Connect

Collins, Nadler Laud Senate Passage of Bipartisan Immigration Fix for Children of Military and Civil Servants

Mar 6, 2020
Press Release

WASHINGTON—Reps. Doug Collins (R-Ga.), Ranking Member of the House Judiciary Committee, and Jerrold Nadler (D-N.Y.), Chairman of the House Judiciary Committee, praised the Senate passage of H.R. 4803, the Citizenship for Children of Military Members and Civil Servants Act, bipartisan legislation introduced by the Chairman and Ranking Member that fixes a problem in current citizenship laws that makes it difficult for children born abroad—and who are residing abroad because of a parent's service commitment—to establish residency for purposes of acquiring U.S. citizenship. The bill would ease those requirements, providing peace of mind to those who have dedicated their careers to serving our country in the U.S. armed forces or in other federal government positions.

“The brave men and women serving our country overseas as part of the military or as civil servants should not have any doubts about their children's citizenship. With the passage of the Citizenship for Children of Military Members and Civil Servants Act, these families will no longer have to worry about enduring mountains of paperwork and jumping through bureaucratic hoops simply because their child was born outside the U.S. I appreciate the leadership of Chairman Nadler and Senator Isakson on this legislation, and I look forward to seeing President Trump sign this bill,” said Collins.

“With today’s Senate passage of the Citizenship for Children of Military Members and Civil Servants Act, Congress has demonstrated its commitment to ensuring those who serve overseas in our U.S. armed forces and in federal government positions are able to fulfill their duties without unnecessary burdens or distractions.

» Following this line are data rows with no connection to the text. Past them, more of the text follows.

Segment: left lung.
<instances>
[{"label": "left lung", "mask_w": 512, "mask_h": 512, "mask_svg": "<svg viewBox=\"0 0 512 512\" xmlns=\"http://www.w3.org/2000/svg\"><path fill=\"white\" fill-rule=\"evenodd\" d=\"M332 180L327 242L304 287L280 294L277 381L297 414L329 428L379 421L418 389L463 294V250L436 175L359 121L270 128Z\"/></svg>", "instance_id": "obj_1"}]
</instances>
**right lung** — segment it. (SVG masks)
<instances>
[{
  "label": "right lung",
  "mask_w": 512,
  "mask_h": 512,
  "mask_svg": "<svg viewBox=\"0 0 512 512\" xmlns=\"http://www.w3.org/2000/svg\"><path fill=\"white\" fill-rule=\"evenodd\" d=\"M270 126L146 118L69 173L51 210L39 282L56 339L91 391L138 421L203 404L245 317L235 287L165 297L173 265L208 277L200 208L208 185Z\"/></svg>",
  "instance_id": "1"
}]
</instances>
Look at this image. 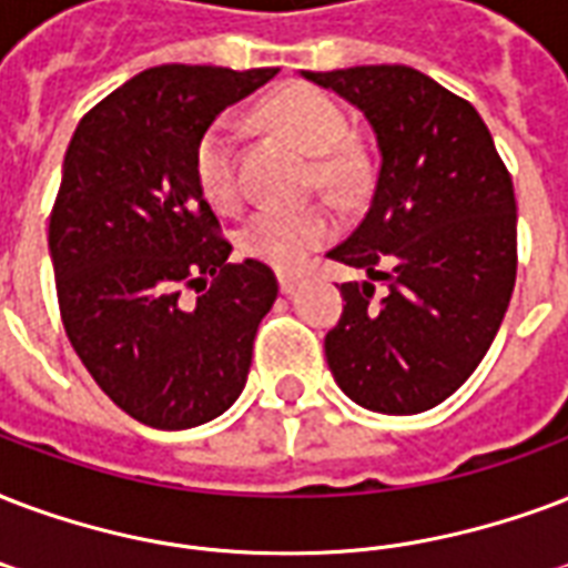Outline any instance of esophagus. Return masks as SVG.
Segmentation results:
<instances>
[{
    "label": "esophagus",
    "mask_w": 568,
    "mask_h": 568,
    "mask_svg": "<svg viewBox=\"0 0 568 568\" xmlns=\"http://www.w3.org/2000/svg\"><path fill=\"white\" fill-rule=\"evenodd\" d=\"M297 285H301V276L297 274H280V292L283 294H294Z\"/></svg>",
    "instance_id": "esophagus-1"
}]
</instances>
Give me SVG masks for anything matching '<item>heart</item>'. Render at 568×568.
I'll return each mask as SVG.
<instances>
[{
	"mask_svg": "<svg viewBox=\"0 0 568 568\" xmlns=\"http://www.w3.org/2000/svg\"><path fill=\"white\" fill-rule=\"evenodd\" d=\"M258 121L294 140L306 154H315L318 184L333 193H348L361 179V163L345 145L352 124L331 94L313 85H285L258 103ZM193 169L202 196L220 211L241 205V169H237V128L229 119H216L199 136ZM336 232V220L327 207H258L241 229V250L265 265L294 271L306 255L327 244Z\"/></svg>",
	"mask_w": 568,
	"mask_h": 568,
	"instance_id": "1",
	"label": "heart"
}]
</instances>
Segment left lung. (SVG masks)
Returning <instances> with one entry per match:
<instances>
[{
    "instance_id": "left-lung-1",
    "label": "left lung",
    "mask_w": 568,
    "mask_h": 568,
    "mask_svg": "<svg viewBox=\"0 0 568 568\" xmlns=\"http://www.w3.org/2000/svg\"><path fill=\"white\" fill-rule=\"evenodd\" d=\"M301 73L366 115L381 154L369 211L327 253L366 274L339 285L327 366L366 410L435 408L486 357L513 297V179L479 112L408 64Z\"/></svg>"
}]
</instances>
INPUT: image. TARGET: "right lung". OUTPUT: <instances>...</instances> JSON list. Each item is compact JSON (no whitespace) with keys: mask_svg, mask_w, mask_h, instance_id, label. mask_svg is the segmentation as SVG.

I want to thank Senator Duckworth for all her help in getting this bill passed, as well as Ranking Member Collins for his support, and I hope to see this important legislation signed into law,” said Nadler. 

Under the Immigration and Nationality Act, certain children who did not derive citizenship at birth will automatically acquire citizenship when certain conditions are met, including that they reside in the United States in the legal and physical custody of a citizen parent. This bill would ensure that children of U.S. Armed Forces members and U.S. Government personnel are not disadvantaged merely because their parents’ service to our country requires them to be deployed abroad. The Citizenship for Children of Military Members and Civil Servants Act would make a technical change to Section 320 to clarify that these children satisfy the residency requirement even while abroad.